Systematic Review Registration: PROSPERO CRD42019129650.

5.
Egg Consumption and Blood Lipid Parameters According to the Presence of Chronic Metabolic Disorders: The EVIDENT II Study.

Mesas AE, Garrido-Miguel M, Fernández-Rodríguez R, et al.

The Journal of Clinical Endocrinology and Metabolism. 2022;107(3):e963-e972. doi:10.1210/clinem/dgab802.

Context: Egg consumption is one of the main dietary sources of cholesterol, but whether individuals who eat more eggs have a worse blood lipid profile remains controversial.

Objective: We examined the relationship between egg consumption and lipid parameters and explored whether this relationship changes according to the presence of chronic metabolic disorders.

Methods: A multicenter cross-sectional study was conducted with adult participants in the EVIDENT II trial. Adjusted linear regression models were stratified by the main chronic metabolic disorders.

Results: Among the 728 participants (61.9% women, mean age 52.1 ± 11.9 years), the mean egg consumption was equivalent to 5 to 6 eggs per week for a 70-kg individual. In the fully adjusted analysis, no association was found of egg consumption with total and high-density lipoprotein cholesterol (HDL-c), and triglyceride levels. Furthermore, compared with the first quartile of consumption, the fourth quartile was associated with lower low-density lipoprotein cholesterol (LDL-c) levels (coefficient -7.01; 95% CI -13.39, -0.62) and a lower LDL-c/HDL-c ratio (coefficient -0.24, 95% CI -0.41, -0.06). In the analyses stratified by chronic metabolic diseases, higher egg consumption was not associated with lipid profile in those with obesity, hypertension, type 2 diabetes, dyslipidemia, or treated with hypolipidemic drugs, and was associated with a better lipid profile in participants without these conditions.

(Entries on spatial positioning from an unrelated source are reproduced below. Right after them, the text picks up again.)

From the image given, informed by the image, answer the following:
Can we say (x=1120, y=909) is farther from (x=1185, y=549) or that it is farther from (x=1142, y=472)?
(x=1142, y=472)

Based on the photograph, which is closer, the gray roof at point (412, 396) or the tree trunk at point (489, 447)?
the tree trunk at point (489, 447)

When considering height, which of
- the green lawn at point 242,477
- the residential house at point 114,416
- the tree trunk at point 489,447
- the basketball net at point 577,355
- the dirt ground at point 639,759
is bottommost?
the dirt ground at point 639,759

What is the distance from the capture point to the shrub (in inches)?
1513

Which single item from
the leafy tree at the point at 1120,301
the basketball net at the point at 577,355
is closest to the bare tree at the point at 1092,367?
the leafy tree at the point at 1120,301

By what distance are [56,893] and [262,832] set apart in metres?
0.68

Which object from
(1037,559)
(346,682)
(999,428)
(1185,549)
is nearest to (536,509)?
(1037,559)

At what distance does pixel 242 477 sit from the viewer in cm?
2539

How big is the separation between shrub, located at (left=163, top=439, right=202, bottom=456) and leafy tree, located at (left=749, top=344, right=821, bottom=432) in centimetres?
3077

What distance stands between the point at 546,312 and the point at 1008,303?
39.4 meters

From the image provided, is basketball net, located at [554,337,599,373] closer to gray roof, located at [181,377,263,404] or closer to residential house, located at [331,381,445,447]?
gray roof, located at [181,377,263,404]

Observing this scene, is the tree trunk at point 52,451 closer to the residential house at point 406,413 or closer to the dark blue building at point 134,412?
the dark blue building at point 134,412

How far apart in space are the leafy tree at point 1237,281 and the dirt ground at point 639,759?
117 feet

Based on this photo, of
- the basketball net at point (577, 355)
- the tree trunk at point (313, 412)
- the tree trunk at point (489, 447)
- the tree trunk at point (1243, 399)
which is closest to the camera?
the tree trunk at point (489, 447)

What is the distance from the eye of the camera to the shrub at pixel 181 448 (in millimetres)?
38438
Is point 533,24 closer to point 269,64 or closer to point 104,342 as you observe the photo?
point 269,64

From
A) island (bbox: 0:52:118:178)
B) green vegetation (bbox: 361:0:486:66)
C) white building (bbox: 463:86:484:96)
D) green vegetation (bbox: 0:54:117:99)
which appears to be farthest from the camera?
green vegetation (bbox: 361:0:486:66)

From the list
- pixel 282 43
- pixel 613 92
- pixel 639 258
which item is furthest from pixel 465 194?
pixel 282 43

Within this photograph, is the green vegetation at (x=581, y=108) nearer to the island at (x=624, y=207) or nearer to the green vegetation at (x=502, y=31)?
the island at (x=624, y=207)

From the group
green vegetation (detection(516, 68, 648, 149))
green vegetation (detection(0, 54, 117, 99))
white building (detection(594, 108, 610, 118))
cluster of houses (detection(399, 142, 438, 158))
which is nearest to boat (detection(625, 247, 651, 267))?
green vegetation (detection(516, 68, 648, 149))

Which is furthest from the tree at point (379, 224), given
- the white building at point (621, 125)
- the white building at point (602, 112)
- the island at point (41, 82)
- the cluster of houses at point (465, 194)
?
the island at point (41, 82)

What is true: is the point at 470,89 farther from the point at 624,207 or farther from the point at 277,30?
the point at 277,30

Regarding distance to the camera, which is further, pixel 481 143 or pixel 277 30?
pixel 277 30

Conclusion: Higher egg consumption was not associated with blood lipids in individuals with chronic metabolic disorders. In individuals without such conditions, the lipid profile was better among those who consumed more eggs. Our findings support current guidelines recommending eggs as part of a healthy diet.

6.
The Effect of Egg Consumption on Cardiometabolic Health Outcomes: An Umbrella Review.

Mah E, Chen CO, Liska DJ.

Public Health Nutrition. 2020;23(5):935-955. doi:10.1017/S1368980019002441.

Objective: This umbrella review provides an overview of the consistency and gaps in the evidence base on eggs and cardiometabolic health.

Design: PubMed, Web of Science, Cochrane Library, the Nutrition Evidence Systematic Review and Agency for Healthcare Research and Quality databases were screened for evidence-based reviews in English that assessed human studies on egg consumption and cardiometabolic outcomes.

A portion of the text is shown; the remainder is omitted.